(Фрагмент текста)
━━━━━━━━━━━━━━━━━━━━

Ринувшись служить новой, насквозь коррумпированной власти и Маммоне, они не только отвергли данный им историей шанс «вернуться» в интеллигенцию, но фактически перестали быть и «работниками культуры», рьяно участвуя в ее тотальной коммерциализации и в умерщвлении в обществе духовного начала. Став фактически частью «телебратвы», они назойливо мелькают на телеэкранах, прикрывая свое нынешнее творческое бесплодие лохмотьями славы, обретенной еще в советские времена.

Когда в жанре подобострастия подвизается литератор?пародист, почти не известный читателю, – это факт его личной биографии. Но когда тут же суетятся люди, пользовавшиеся уважением и широким признанием, – это явление. А иные вовсе вознамерились доказать, что лакей – это не столько профессия, сколько состояние души. Причем, как правило, особенно усердствуют те, кто обивал пороги здания ЦК, кто старался мелькать в его коридорах, протискиваясь, чтобы отметиться в разных кабинетах. В этой «фракции» есть, конечно, и те, кто хочет – или думает, что хочет, – «как лучше». Но в целом ее поведение лишь проявление «достоинств», благоприобретенных в советское время.

Интеллигенция, общепризнанно, специфически российское явление. Чтобы оно возникло, очевидно, необходимо было уникальное взаимодействие и противостояние таких «действующих лиц», как великая страна и разящая отсталость, абсолютистское самодурство и вселенский потенциал культуры, мыслящая высокообразованная элита и замордованный, бедствующий народ, не зажатый в тиски рационализма российский национальный характер… Только в такой обстановке и мог родиться тип людей, объединяемый не имущественными интересами и положением в обществе, но представлением о своей роли в жизни страны и своими духовно?этическими качествами. Я имею в виду социальную чуткость, обостренное чувство собственного достоинства, бескорыстный патриотизм и государственность, способность в решающую минуту позабыть о себе, наконец, простую совестливость, «милость к падшим».

━━━━━━━━━━━━━━━━━━━━

(Фрагмент набора данных)
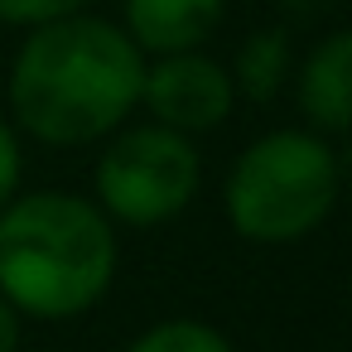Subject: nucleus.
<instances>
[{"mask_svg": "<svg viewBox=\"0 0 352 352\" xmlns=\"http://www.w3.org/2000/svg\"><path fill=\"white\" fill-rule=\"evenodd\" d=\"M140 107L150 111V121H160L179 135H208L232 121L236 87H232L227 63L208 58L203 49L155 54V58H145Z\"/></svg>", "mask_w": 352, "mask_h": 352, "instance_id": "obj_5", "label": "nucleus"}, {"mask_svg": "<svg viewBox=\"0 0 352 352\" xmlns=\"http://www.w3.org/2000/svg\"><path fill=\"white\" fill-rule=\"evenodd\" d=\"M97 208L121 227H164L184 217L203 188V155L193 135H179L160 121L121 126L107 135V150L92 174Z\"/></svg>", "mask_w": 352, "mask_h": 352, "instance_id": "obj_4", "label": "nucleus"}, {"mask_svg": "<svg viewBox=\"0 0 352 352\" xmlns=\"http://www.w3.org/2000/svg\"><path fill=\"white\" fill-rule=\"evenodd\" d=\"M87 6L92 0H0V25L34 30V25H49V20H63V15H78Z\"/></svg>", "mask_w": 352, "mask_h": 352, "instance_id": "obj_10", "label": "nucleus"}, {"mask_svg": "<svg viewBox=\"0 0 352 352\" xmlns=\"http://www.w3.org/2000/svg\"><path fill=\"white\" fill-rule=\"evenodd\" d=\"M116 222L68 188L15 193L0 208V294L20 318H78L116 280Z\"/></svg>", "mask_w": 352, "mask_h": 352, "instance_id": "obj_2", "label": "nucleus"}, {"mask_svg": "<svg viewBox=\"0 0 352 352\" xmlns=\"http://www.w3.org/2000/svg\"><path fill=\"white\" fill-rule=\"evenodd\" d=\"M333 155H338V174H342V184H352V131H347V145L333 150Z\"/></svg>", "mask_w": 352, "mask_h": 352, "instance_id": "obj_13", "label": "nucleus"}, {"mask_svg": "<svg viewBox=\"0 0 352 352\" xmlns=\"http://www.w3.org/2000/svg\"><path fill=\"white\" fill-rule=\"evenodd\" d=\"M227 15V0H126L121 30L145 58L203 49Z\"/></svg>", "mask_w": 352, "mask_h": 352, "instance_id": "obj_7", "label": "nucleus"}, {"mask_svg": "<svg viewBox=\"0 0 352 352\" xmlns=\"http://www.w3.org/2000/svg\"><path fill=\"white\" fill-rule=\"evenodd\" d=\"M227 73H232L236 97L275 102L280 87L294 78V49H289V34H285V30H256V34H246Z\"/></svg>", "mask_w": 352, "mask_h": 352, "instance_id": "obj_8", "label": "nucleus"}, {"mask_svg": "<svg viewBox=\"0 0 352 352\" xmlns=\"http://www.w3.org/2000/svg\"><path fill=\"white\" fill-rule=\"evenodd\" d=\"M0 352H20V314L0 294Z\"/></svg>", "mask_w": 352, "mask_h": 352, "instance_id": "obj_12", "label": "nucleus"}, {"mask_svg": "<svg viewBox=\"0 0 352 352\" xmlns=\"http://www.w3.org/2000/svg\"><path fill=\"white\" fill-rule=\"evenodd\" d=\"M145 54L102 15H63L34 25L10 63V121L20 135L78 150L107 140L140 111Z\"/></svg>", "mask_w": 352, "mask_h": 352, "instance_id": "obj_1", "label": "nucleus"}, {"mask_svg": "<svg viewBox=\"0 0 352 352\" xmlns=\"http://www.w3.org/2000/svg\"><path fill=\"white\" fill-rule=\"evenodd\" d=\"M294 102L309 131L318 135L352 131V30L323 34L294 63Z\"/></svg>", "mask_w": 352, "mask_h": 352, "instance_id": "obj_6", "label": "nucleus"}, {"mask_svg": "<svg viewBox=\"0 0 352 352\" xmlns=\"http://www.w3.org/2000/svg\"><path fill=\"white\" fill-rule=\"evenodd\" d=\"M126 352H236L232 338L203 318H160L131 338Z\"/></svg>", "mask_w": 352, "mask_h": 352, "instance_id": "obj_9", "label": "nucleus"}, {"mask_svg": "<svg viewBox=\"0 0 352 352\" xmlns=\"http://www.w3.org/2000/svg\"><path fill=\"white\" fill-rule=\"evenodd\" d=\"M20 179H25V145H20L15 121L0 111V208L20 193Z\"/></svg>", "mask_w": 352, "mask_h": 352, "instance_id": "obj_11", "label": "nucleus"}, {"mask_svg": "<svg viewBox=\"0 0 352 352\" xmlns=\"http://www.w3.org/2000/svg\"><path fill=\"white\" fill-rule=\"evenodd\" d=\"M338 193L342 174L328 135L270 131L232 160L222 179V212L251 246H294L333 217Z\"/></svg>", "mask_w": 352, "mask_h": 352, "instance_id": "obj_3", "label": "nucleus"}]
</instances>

━━━━━━━━━━━━━━━━━━━━

(Формулировка задания)
Ответьте по фрагменту текста, приведенному выше, на три вопроса:
1. Чем, согласно тексту, те, кто назойливо мелькает на телеэкранах, прикрывают свое нынешнее творческое бесплодие?
2. Пороги какого здания обивали те, кто, как правило, особенно усердствует?
3. Каким явлением общепризнанно считается интеллигенция?

(Выполненное задание)
1. Лохмотьями славы, обретенной еще в советские времена.
2. Здания ЦК.
3. Специфически российским явлением.